TEKS HALAMAN:

Dalam pandangan Ibnu Taimiyah, kemakmuran jauh
berbeda dengan kekayaan semata. Kemakmuran lebih tinggi kedudukannya dari pada
kekayaan. Keduanya saling berinteraksi dan membutuhkan, kekayaan akan
meningkatkan hak, sementara kemakmuran mengarahkan kepada upaya pencapaian
kewajiban. Dan oleh sebab itulah Islam berpandangan bahwa orang kaya adalah
mitra potensial bagi orang miskin, dan orang miskin juga sangat dibutuhkan oleh
orang kaya. Maka orang Islam itu akan ideal dengan kemakmuran akan tetapi tidak
menolak jika menjadi kaya. Kemakmuran lebih dekat dengan sikap hidup sederhana
namun tidak miskin.
Dan konsep kemakmuran inilah yang selam
beratus tahun dahulu dikembangkan dalm kajian-kajian ulama salaf. Sehingga
dizaman generasi terdahulu tidak dikenal gaya hidup konsumtif dan tidak pula dikenal dengan sikap kikir
terhadap sesama. Didalam istilah kita sekarang ini dikatakan “jika anda ingin
hidup boros dan berfoya-foya dengan gaya konsumerisme maka anda harus lebih
kaya terlebih dahulu, tetapi jika anda ingin hidup cukup dan zuhud makaharus
mencapai kemakmuran lebih dulu, karena kemakmuran adalah pangkal menuju sikap
hidup sederhana, qanaah serta tidak malas dalam berikhtiar.”.[2]
B. Dalil untuk
Memakmurkan kehidupan Dunia
Dalil tersebut terdapat dalm QS. Al-Baqarah ayat 201
بِسْمِ اللهِ الرَّحْمنِ الرَّحِيمِ
Dengan
menyebut nama Allah Yang Maha Pemurah lagi Maha Penyayang.
وَمِنْهُمْ مَنْ يَقُولُ رَبَّنَا آتِنَا فِي الدُّنْيَا حَسَنَةً وَفِي الآخِرَةِ حَسَنَةً وَقِنَا عَذَابَ النَّارِ
Dan di antara mereka ada orang yang berdoa: "Ya Tuhan kami, berilah kami kebaikan di dunia dan kebaikan di akhirat dan peliharalah kami dari siksa neraka". (QS. Al-Baqarah ayat 201)
1. Tafsir Al-Azhar
“Dan diantara mereka (pula) ada yang berkata:
Ya Tuhan kami berilah kami di dunia ini kebaikan dan di akhiratpun kebaikan
(pula) dan periharalah kami dari siksaan neraka” (Q.S. Al-Baqarah ayat 201).

INFORMASI TERCATAT:
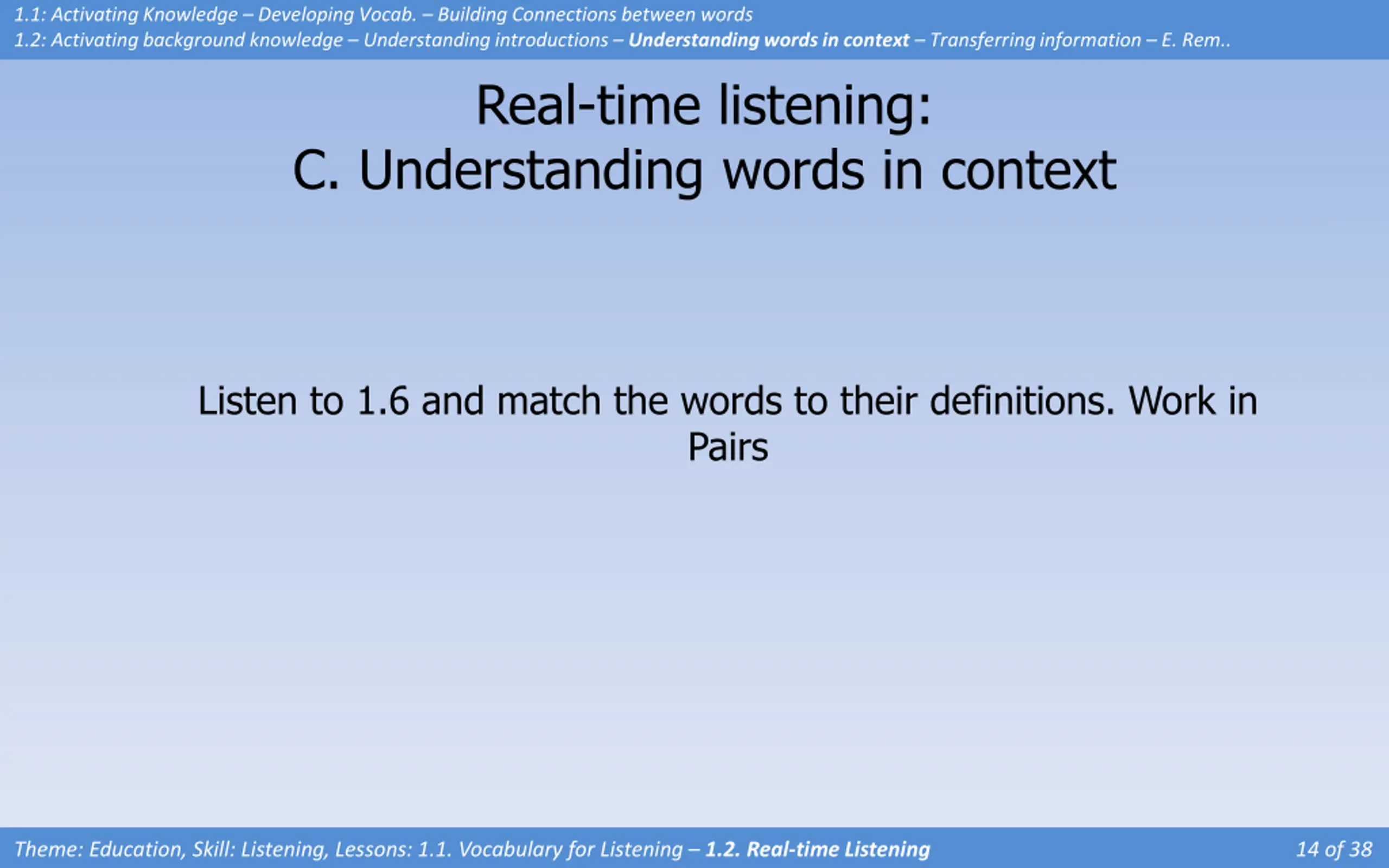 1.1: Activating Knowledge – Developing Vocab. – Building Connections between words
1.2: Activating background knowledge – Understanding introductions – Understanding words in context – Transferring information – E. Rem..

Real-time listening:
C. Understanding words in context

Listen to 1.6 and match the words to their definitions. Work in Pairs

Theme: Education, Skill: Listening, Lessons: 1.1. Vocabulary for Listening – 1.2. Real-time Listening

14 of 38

...

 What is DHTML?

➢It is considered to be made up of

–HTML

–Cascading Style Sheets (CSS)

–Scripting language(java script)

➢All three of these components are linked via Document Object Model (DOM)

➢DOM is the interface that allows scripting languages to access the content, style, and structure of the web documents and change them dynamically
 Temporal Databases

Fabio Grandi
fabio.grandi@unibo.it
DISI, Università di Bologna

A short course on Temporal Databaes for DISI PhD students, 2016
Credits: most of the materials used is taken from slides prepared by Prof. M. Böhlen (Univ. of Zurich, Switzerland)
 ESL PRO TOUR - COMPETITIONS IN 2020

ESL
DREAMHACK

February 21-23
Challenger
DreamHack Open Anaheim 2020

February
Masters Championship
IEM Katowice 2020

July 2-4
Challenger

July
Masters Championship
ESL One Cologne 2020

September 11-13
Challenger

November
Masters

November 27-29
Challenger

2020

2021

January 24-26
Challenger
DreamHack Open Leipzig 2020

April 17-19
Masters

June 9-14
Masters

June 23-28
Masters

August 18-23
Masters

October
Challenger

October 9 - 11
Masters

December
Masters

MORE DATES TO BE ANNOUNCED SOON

TUJUAN ANDA:
Lanjutkan teks tentang kemakmuran dalam pandangan Islam setelah kalimat terakhirnya, yaitu kutipan QS. Al-Baqarah ayat 201 di bawah judul Tafsir Al-Azhar.

JAWABAN TUGAS:
Mereka ini bersama-sama naik haji, bersama
wukuf, mabit dan bersama berhenti di Mina dengan golongan yang pertama tadi.
Mereka sama-sama mengenakan pakaian ikhram. Tetapi yang pertama hanya menuntut
kebaikan dunia saja. Minta perkembangan harta benda, binatang ternak dan
kekayaan. Minta hujan banyak turun supaya tanah ladang mereka subur dan
memberikan hasil berganda.
Tetapi golongan yang kedua bukan hanya saja
meminta kebaikan duniawi, melainkan juga kebaikan ukhrawi, hari kiamat. Dan
kebaikan hari kiamat itu hendaklah dibangunkan dari sekarang. Merekapun
memohonkan hujan turun, supaya sawah ladang subur. Dan kalau hasil keluar
berlipat ganda, merekapun akan dapat berkah yang lebih besar dari tahun yang
lalu. Kalau mereka dapat berzakat, mendapat bahagialah mereka di akhirat dengan
memakai kebaikan yang ada di dunia. Maka kebaikan di dunia itu ialah harta
kekayaan, kedudukan yang tinggi, badan yang sehat dan sebagainya. Lantaran
keinsafan mereka beragama, maka kesehatan badan, kekayaan dan kesuburan akan
dapat mereka jadikan untuk amal bekal di akhirat kelak. Tetapi kalau mereka
hanya mencari kebaikan dunia saja, harta itu akan habis percuma untuk perkara
yang tidak berfaedah. Kesehatan badan akan hilang di dalam senda-gurau yang
tidak menentu. Penyakit bahil akan datang menimpa jiwa. Kalau tidak dapat
mempertanggung jawabkan di akhirat kelak, sudah terang segala kebaikan dunia
itu akan menjadi bala bencana dan azab di akhirat. Itulah sebabnya diujung
permohonan mereka kepada Tuhan, mereka memohonkan agar terhindar kiranya
daripada azab api neraka di akhirat.
Doa yang
kedua inilah yang baik. Niat mengerjakan haji dengan sikap jiwa yang kedua
inilah yag akan diterima Tuhan. Sebab itu, walaupun sampai kepada zaman kita
sekarang ini, masihlah akan didapati kedua golongan itu di dalam masyarakat
kita.[3]
a.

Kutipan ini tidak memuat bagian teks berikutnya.